# Problem with REW v5 and Focusrite Scarlett 2i4



## Vladimir2020 (Jan 7, 2014)

REW v5 I installed on a i3-processor-based laptop (ASUS), OS Windows 7. My audiointerface is Focusrite Scarlett 2i4USB. When I try to select a input device, I get the message:

Unable to access the selected device
javax.sound.sampled.LineUnavailableException: Ëèí. âûõîä (2- Scarlett 2i4 USB) has no lines available supporting PCM_SIGNED 44100.0 Hz, 16 bit, stereo, 4 bytes/frame, little-endian

What`s wrong? Please, help!


----------



## lcaillo (May 2, 2006)

I have the same unit and it works fine with Windows 7 & 8. It may be defective.

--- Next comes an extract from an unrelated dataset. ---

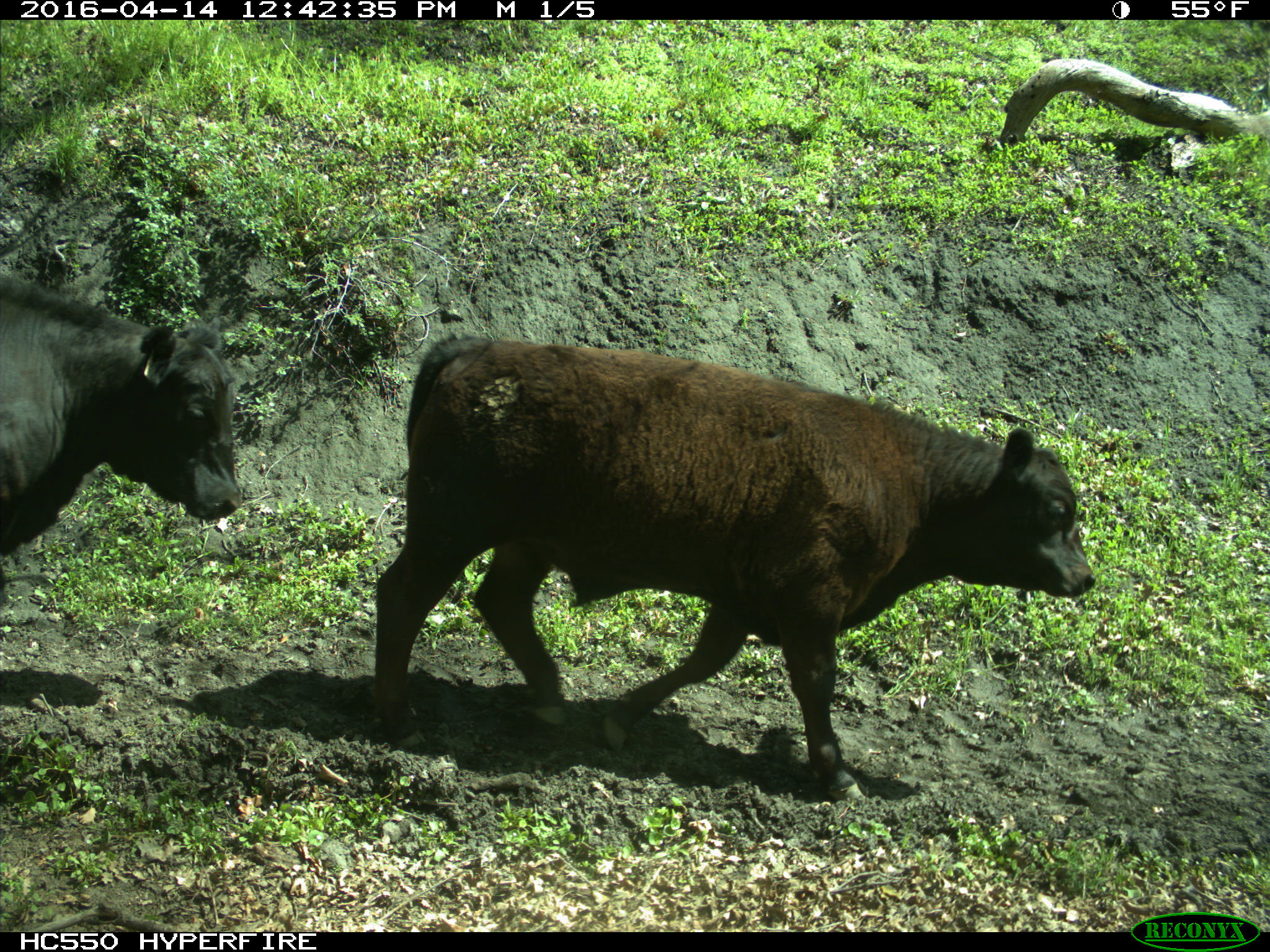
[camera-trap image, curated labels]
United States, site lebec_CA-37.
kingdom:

Or you may need to reload java and the Focusrite driver and make sure you have the latest versions.


----------



## JohnM (Apr 11, 2006)

Go to the windows sound properties (Recording Devices) for the Focusrite and check that the box on the Advanced tab to let applications take exclusive control of the device is not ticked, some other application may also be using the input and blocking REW (or any other application).


----------



## brandondrury (Dec 27, 2011)

I'm having the same problem with an RME HDSP9652. I've used Room EQ Wizard many times over the years, but get the "Unable to access selected device" error anytime I open REQ. 

I've updated my drivers for the RME, java, and REQ. 

My RME card works perfectly fine in Cubase and Windows Media Player.

Any other suggestions?


----------



## JohnM (Apr 11, 2006)

Are you using Java or ASIO drivers? (need the latest V5.01 beta for ASIO)


----------



## brandondrury (Dec 27, 2011)

Thanks for the reply. I was under the impression that the usual method of using REW was somehow broken on my setup. I didn't realize I had the option of Java vs ASIO. With ASIO my setup is working perfectly. 

Thanks for the help! I appreciate it. :nerd:


----------